Abstract
The Affordable Care Act has been a lightning rod for litigation, generating hundreds of cases seeking to have all or parts of the law declared illegal. This article focuses on Supreme Court cases that have assessed the ACA over the past decade and highlights those on the Court's pending docket.
Introduction
In the words of Chief Justice John Roberts, the Affordable Care Act (ACA) “aims to increase the number of Americans covered by health insurance and decrease the cost of health care” [1]. Enacted over a decade ago, the ACA has been a lightning rod for litigation, generating hundreds of complaints seeking to have all or parts of the law declared illegal. This article focuses on cases that have made their way to the US Supreme Court.

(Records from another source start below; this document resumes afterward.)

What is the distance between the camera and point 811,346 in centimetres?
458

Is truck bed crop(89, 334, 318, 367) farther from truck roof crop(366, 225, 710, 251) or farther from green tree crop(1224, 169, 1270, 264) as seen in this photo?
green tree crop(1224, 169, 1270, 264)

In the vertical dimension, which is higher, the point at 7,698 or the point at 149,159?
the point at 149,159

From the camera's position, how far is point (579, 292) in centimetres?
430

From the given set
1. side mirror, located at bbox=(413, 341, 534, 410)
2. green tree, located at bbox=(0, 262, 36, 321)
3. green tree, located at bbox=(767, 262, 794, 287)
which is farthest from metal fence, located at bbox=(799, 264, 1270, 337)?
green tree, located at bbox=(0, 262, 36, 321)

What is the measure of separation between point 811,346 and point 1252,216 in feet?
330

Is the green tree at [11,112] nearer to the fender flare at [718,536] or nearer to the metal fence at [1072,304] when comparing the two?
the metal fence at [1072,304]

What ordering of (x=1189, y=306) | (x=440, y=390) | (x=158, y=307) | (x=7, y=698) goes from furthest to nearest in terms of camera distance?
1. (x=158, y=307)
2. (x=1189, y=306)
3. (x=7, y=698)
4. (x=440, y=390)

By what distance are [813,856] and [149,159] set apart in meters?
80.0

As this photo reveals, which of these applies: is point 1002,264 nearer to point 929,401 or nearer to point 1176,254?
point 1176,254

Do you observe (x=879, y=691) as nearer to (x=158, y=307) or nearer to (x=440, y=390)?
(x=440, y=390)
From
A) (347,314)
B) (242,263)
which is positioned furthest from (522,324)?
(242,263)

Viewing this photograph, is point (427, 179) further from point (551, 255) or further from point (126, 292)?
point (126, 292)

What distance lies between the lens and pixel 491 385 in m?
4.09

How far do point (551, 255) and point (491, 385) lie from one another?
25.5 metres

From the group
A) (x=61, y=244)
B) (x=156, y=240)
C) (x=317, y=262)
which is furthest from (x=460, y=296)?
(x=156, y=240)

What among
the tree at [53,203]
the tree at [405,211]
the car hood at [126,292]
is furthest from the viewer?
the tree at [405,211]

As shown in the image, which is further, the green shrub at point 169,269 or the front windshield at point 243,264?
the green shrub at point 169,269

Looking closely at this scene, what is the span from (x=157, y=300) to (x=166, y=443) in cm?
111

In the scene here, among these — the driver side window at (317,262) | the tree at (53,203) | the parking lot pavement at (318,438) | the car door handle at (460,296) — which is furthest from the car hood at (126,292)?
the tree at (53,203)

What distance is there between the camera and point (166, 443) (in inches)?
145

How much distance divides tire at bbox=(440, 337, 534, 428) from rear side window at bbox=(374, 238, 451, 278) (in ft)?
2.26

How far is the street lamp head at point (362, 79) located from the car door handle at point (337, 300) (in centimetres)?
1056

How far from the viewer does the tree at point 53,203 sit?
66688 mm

Over 900 pages long, the ACA contains hundreds of provisions. The law requires most individuals to have health insurance coverage and reforms health insurance markets by, among other things, barring insurers from excluding people who have preexisting health conditions. It expands Medicaid to cover additional low-income groups, including working-poor adults and former foster youth. And it includes numerous public health provisions, addressing everything from breastfeeding to nutritional labeling and nondiscrimination in health care [2]. Even before the COVID-19 pandemic, the ACA had extended health coverage to about 20 million people [3].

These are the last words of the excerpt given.